■ **EXTRACTED INFORMATION**
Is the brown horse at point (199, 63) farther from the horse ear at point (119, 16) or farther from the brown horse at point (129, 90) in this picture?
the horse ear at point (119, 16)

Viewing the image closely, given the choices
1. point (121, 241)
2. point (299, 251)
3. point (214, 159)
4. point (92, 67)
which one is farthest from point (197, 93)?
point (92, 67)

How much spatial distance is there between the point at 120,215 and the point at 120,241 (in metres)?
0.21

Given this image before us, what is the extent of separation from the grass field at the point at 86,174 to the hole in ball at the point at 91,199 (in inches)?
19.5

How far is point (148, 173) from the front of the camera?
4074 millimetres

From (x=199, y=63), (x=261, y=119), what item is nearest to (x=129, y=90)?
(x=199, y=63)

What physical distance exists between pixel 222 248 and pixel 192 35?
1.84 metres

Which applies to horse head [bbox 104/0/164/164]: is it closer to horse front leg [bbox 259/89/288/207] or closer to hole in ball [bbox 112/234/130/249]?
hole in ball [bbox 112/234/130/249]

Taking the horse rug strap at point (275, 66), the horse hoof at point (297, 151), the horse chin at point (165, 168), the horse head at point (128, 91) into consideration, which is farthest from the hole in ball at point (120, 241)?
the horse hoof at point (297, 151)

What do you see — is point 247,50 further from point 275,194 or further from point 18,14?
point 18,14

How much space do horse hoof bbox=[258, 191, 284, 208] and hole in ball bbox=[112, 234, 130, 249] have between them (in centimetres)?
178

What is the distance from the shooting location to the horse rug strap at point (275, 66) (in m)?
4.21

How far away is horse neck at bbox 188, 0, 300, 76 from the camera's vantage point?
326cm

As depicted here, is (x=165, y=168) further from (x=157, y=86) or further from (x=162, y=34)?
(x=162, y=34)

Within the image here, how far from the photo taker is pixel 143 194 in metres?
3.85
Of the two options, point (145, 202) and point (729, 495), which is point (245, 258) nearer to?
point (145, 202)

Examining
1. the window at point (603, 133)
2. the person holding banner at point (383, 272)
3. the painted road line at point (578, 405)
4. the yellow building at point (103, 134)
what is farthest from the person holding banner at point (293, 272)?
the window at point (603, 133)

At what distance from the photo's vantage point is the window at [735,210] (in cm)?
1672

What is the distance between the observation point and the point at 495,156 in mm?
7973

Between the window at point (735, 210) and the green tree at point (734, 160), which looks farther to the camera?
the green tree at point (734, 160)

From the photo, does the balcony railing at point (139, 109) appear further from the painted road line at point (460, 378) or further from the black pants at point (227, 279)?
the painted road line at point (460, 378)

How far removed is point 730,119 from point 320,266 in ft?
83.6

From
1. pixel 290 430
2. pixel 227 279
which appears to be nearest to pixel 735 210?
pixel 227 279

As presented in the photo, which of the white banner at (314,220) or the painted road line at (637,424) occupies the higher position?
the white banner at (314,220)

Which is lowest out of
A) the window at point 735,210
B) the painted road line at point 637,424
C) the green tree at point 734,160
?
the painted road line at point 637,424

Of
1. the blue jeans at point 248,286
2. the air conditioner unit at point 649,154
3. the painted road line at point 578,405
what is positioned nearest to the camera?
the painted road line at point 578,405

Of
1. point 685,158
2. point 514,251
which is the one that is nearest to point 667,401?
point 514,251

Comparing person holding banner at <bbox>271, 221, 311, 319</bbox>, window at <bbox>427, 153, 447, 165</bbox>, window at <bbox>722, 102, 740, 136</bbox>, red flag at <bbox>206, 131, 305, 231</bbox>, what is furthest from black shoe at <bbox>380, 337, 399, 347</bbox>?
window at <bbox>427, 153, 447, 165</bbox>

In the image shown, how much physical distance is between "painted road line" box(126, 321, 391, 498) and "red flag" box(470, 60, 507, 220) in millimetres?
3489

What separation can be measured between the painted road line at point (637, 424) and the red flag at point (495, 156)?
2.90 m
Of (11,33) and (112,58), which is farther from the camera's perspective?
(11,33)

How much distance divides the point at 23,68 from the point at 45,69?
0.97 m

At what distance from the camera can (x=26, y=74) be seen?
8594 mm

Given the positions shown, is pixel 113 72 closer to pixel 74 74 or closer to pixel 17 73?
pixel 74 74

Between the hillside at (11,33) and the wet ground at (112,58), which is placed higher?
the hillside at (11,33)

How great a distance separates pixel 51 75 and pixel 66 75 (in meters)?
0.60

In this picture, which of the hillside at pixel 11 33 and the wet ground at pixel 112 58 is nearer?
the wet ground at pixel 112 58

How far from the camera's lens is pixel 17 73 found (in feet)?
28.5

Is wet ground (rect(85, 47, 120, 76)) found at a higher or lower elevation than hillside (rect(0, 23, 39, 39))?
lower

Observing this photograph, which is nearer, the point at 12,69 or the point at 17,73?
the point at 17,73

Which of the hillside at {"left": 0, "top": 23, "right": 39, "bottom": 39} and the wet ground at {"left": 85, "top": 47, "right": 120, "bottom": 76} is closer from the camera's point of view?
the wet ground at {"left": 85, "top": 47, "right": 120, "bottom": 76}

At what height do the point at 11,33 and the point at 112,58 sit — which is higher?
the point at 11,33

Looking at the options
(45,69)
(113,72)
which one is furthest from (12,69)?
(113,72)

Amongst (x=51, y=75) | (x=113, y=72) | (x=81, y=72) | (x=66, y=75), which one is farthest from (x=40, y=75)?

■ **WHAT THE TASK REQUIRES**
Reproduce the part of the records that opens with the line containing "Looking at the options" and runs through the end of the records, increasing every coordinate in the answers by 126 and leaving all other text unchanged.

■ **RESPONSE TO THE EXERCISE**
Looking at the options
(45,69)
(113,72)
which one is furthest from (12,69)?
(239,198)

Amongst (x=51, y=75) | (x=113, y=72) | (x=81, y=72) | (x=66, y=75), which one is farthest from (x=40, y=75)?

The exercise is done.